Charities exist because of market failure and the absence of state-funded solutions. In these uncertain times, charities are increasingly important components of our social fabric and service infrastructure. To continue to thrive, they need to retain a relentless focus on mission and ensure public benefit remains at the very core of all they do.
"Professionalisation" of the sector remains a subject for debate, but I believe it's an important component of a charity's evolution. This does not mean that they become faceless, dispassionate and remote corporate-style entities, but the demands on the sector require them to value strong and effective leadership, to attract and invest in emerging talent, to be financially astute and appropriately transparent with their stakeholders. Being more businesslike is a positive thing - every charity should aspire to operational efficiency, commercial awareness and professional excellence, particularly those looking to deliver sustained benefit at scale. Descriptors such as "not-for-profit" do the sector an injustice - charities are for-profit, but it's how financial surpluses are reinvested that defines them.
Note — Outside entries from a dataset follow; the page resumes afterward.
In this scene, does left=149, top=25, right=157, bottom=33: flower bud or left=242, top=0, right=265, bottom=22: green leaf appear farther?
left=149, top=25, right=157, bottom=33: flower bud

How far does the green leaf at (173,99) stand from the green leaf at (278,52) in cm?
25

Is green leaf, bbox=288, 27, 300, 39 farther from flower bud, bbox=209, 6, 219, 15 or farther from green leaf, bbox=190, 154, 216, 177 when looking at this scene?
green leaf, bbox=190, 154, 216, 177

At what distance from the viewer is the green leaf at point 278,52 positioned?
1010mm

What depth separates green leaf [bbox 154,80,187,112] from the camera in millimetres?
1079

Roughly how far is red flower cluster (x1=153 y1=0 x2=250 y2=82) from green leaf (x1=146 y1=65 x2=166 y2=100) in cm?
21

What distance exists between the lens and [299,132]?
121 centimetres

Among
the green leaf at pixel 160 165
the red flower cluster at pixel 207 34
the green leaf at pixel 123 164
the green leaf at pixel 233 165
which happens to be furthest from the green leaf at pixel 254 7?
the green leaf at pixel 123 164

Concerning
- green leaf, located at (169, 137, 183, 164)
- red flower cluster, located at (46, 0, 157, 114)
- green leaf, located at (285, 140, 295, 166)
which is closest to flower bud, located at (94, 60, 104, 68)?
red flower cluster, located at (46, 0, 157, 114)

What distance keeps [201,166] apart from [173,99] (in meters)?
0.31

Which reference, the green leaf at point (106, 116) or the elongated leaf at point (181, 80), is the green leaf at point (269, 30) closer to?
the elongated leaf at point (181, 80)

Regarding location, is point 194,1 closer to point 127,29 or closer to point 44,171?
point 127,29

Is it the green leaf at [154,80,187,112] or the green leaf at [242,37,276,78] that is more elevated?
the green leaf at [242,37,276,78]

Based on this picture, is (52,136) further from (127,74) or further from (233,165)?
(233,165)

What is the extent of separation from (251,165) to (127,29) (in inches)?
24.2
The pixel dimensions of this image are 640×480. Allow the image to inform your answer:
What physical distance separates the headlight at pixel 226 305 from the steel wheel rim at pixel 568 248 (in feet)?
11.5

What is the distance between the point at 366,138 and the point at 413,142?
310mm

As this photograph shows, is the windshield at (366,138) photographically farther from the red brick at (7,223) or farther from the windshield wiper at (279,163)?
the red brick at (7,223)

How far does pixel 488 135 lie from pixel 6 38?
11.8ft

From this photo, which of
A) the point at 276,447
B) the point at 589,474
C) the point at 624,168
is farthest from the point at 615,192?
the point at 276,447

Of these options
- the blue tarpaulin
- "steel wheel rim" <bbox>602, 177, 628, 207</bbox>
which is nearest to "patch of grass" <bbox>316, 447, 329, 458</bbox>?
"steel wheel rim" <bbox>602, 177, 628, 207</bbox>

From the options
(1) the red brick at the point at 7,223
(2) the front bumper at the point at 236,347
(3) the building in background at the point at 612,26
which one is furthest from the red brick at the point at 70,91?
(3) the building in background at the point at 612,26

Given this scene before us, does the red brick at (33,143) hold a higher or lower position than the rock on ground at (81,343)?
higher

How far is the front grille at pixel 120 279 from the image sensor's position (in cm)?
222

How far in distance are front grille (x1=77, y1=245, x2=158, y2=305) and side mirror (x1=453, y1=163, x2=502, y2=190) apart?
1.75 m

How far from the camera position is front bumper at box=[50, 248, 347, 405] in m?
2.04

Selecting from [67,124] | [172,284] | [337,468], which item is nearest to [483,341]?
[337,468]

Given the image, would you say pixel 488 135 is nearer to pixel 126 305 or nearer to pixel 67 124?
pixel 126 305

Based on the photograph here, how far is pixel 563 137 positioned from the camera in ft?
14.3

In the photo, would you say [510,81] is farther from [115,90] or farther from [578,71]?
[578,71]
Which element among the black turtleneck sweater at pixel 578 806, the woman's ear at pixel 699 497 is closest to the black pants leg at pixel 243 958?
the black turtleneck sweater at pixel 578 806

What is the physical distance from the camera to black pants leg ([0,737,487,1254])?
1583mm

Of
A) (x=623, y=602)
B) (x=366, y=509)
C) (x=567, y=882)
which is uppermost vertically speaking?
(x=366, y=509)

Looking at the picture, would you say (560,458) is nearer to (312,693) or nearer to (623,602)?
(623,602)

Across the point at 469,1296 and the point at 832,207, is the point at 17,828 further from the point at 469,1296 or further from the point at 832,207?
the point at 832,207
Corporates remain agnostic about what they could learn from charities, but social sector organisations can continue to leverage best practice from their commercial peers. Cross-sector partnerships, collaboration and joint ventures must be higher up the agenda. It's the alignment of entrepreneurial flair and financial nous with an all-purveying sense of purpose and social justice that brings sustainable social impact.
I've been privileged to lead London's Air Ambulance and I'm proud of our compelling mission, financial success and heightened brand awareness.